====== AVAILABLE RECORDS
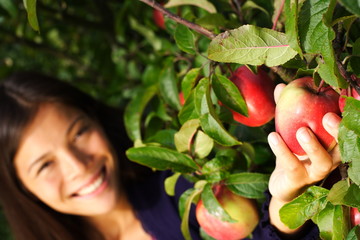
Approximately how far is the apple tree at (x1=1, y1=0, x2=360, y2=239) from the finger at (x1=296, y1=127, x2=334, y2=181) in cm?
3

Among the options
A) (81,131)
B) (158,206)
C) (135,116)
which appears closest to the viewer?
(135,116)

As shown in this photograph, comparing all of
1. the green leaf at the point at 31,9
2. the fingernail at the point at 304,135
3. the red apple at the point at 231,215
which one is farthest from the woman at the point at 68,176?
the green leaf at the point at 31,9

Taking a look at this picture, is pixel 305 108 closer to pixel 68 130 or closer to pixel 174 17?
pixel 174 17

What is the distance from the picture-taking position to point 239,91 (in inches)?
25.3

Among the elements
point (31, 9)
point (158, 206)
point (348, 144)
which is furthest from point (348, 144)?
point (158, 206)

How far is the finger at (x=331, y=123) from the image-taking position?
492mm

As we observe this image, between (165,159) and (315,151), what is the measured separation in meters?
0.33

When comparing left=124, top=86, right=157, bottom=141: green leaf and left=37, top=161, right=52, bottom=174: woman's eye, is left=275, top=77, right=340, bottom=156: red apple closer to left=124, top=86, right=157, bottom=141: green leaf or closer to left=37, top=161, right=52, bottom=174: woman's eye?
left=124, top=86, right=157, bottom=141: green leaf

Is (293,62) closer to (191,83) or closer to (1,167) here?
(191,83)

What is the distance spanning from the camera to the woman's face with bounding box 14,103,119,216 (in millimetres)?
1204

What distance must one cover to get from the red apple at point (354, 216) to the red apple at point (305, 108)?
98 mm

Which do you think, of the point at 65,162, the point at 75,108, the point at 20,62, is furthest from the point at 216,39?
the point at 20,62

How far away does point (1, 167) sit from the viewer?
============
▶ [SHORT TASK]: Copy out the stretch of the material from the line containing "Which do you" through the end of the material, word for word.

▶ [TASK OUTPUT]:
Which do you think, of the point at 65,162, the point at 75,108, the point at 20,62, is furthest from the point at 216,39?
the point at 20,62

How far away does point (1, 167) sit from the viewer?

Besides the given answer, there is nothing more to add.